**TEXTE FOURNI**
L’intervention de l’État
Alexandre, en cherchant à mettre en évidence la notion de patrimoine commun de l’humanité, fournit l’un des premiers exemples de l’intervention explicite du politique dans le patrimoine: il fonde l’empire universel sur un socle culturel nouveau. On trouve ultérieurement quelques manifestations de l’intérêt que porte le pouvoir à la conservation des choses du passé: un dispositif d’amendes est publié au début du Ier siècle après J.-C. pour préserver les villes italiennes de la spéculation foncière et empêcher la destruction des monuments publics et de l’habitat privé. En 376, Valens, Gratien et Valentinien II défendent par une ordonnance aux bâtisseurs de maisons d’employer des marbres et des pierres provenant de monuments anciens. Et, à la fin de l’Empire, en 458, Majorien intime au préfet Aurélien de faire cesser les destructions. Par la suite, tandis que Théodoric (454-526), roi des Ostrogoths, reconnaît à chacun le droit de s’emparer de l’or qu’il trouve dans les tombes et les monuments funéraires, les empereurs byzantins, au contraire, prescrivent des mesures fiscales destinées à inciter les «fouilleurs» à céder leurs découvertes à l’État.

**TRAVAIL À FAIRE**
Recopiez tel quel l'intégralité du texte ci-dessus sur l'intervention de l'État, sans en modifier un mot ni un signe.

**INFORMATIONS AFFICHÉES**

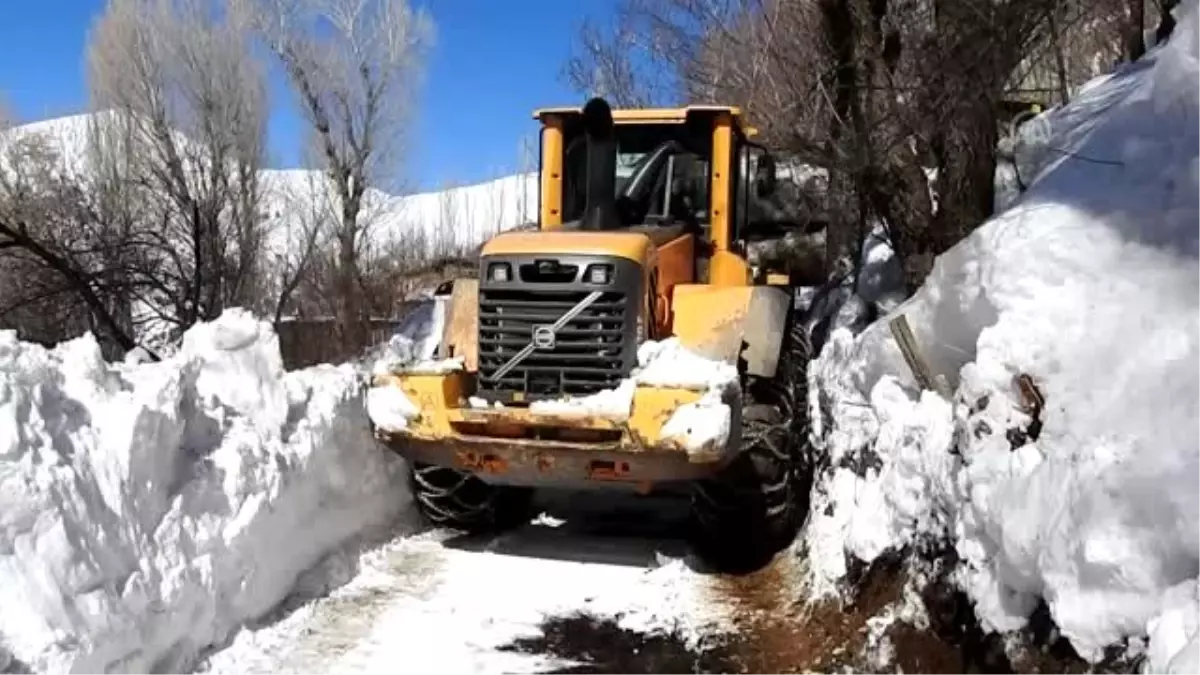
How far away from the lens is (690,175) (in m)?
8.55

**EXERCICE TERMINÉ**
L’intervention de l’État
Alexandre, en cherchant à mettre en évidence la notion de patrimoine commun de l’humanité, fournit l’un des premiers exemples de l’intervention explicite du politique dans le patrimoine: il fonde l’empire universel sur un socle culturel nouveau. On trouve ultérieurement quelques manifestations de l’intérêt que porte le pouvoir à la conservation des choses du passé: un dispositif d’amendes est publié au début du Ier siècle après J.-C. pour préserver les villes italiennes de la spéculation foncière et empêcher la destruction des monuments publics et de l’habitat privé. En 376, Valens, Gratien et Valentinien II défendent par une ordonnance aux bâtisseurs de maisons d’employer des marbres et des pierres provenant de monuments anciens. Et, à la fin de l’Empire, en 458, Majorien intime au préfet Aurélien de faire cesser les destructions. Par la suite, tandis que Théodoric (454-526), roi des Ostrogoths, reconnaît à chacun le droit de s’emparer de l’or qu’il trouve dans les tombes et les monuments funéraires, les empereurs byzantins, au contraire, prescrivent des mesures fiscales destinées à inciter les «fouilleurs» à céder leurs découvertes à l’État.